Eine Kurzgeschichte über die Sehnsucht nach Zugehörigkeit von Juliania Bumazhnova.

“I wasn’t born home, you know?” I said. “So how am I supposed to get back to myself, if there’s nothing to go back to?”.

Nora sighed. “I know… I know…”.

On the Moon, the sun feels differently than it does on Earth, my mother explained to me when I was little. Here, it burns. Here, there’s no wind to cool you down. Here, the sky is always black – even during “daytime.”

But on Earth, it was different. You didn’t need to hide underground to survive the temperatures. You could walk outside and the sunlight would wrap around you like a soft shawl. There was warmth – but there was also wind, cooling you down with care. And the colours! There were colours! Bright green, blue, red!

On the Moon, we have only greys, whites, silvers. We live in a world of shadows.

I always knew I didn’t belong here. But where? Where was this place of my true belonging?

My mother had left Earth long ago. We had nothing to return to. The stories I grew up with felt mythical. They made my soul ache. I never knew if I wanted more – or if I should stop listening altogether. I continued listening.

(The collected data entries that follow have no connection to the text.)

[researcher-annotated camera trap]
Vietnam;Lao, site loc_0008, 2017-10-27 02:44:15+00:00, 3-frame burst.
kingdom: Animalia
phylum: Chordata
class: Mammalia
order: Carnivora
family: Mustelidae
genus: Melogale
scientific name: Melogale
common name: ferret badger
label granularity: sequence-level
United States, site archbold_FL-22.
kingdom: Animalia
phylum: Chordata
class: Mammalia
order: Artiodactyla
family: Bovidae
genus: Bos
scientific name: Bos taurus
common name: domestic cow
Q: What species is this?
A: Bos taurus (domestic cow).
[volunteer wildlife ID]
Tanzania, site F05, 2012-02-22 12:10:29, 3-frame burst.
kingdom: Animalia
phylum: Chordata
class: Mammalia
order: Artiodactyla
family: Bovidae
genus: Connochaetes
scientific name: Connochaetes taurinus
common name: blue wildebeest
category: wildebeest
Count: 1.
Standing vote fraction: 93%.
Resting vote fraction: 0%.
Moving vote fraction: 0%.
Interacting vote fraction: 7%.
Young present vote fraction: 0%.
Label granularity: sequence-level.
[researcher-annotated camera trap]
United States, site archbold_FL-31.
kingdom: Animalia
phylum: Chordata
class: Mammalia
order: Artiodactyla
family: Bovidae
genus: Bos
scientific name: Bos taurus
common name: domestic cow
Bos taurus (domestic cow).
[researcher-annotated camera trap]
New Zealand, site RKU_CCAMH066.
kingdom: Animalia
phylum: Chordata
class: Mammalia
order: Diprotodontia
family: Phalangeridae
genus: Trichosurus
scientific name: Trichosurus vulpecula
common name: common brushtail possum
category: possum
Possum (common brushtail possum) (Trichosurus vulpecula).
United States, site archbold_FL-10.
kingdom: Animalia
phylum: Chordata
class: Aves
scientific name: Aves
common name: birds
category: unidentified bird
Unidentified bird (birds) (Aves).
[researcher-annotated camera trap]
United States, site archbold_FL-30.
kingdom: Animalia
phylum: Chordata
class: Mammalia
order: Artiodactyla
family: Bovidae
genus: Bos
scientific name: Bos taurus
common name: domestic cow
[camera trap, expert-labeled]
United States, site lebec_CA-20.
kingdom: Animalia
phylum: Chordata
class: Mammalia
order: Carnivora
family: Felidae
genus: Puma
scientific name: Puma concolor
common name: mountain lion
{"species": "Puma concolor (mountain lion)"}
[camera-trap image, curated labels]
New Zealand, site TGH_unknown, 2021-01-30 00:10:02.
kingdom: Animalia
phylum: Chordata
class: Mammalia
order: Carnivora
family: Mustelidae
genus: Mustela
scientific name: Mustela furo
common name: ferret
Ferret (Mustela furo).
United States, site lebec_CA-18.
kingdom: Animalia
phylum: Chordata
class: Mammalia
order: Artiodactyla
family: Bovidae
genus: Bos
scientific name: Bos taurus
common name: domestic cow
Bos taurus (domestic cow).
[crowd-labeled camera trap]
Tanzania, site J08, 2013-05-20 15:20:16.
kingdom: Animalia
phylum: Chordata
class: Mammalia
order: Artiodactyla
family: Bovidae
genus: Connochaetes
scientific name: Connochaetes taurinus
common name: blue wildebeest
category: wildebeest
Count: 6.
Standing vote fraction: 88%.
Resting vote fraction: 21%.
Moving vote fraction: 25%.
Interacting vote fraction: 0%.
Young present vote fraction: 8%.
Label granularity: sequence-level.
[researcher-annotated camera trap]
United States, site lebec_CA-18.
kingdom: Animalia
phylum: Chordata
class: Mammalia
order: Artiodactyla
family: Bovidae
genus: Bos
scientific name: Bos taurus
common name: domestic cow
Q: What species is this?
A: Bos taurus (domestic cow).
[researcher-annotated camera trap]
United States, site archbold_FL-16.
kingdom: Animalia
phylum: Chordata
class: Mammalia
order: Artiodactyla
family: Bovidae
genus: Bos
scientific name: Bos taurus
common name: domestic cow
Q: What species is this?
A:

Yes, of course there had been the Great War—the one that destroyed everything. Driven by hate and greed, the Earthlings had taken their planet for granted. They exploited it until there was nothing left. If only they had one more chance, I often thought, to appreciate, to reconcile, to honor. But of course, it was already too late.

“You wouldn’t have wanted to be there in those final years,” my mother would say, her eyes clouded with sorrow, as if trying to anchor me back to reality. “It was devastating.” I believed her. Still, I couldn’t stop myself from being spellbound by planet Earth.

Apparently, gravity on Earth was six times stronger than on the Moon. They said it made you feel rooted—like the planet was holding you. Welcoming you. Wanting you.

My younger sister, Nora, didn’t understand my longing. She thought the weight sounded oppressive.

“Don’t you like floating?” she’d ask. “Being so free in your movements?”

I wouldn’t answer. I’d just stare into the dark stretch of space outside our window.

“This is the only home we’ve got, Noah” she said one night, voice firmer than usual. “I’d really appreciate it if—for once—you’d try to see what we do have. We’re alive. We go to school. We have food. We have each other. Friends. That’s… a lot.”

I sighed and pulled her into a hug. But I didn’t want to agree.

How could this really be all there was?

The teachers explained to us, that there was hope. Engineers and scientists were working on transporting us to Mars. They talked about how the Moon was just a stepping stone, to something bigger, better, greater. They would say the Moon was something temporary. A waiting room. But they never told us how long it would take.

Life between Earth and Mars is lonely, rootless, sometimes hopeless. Still, deep within me, there’s a quiet belief that someday—though I don’t know when, and I don’t know where—I will find my place, my homeland. Until then, I will keep floating, waiting for my feet to finally land.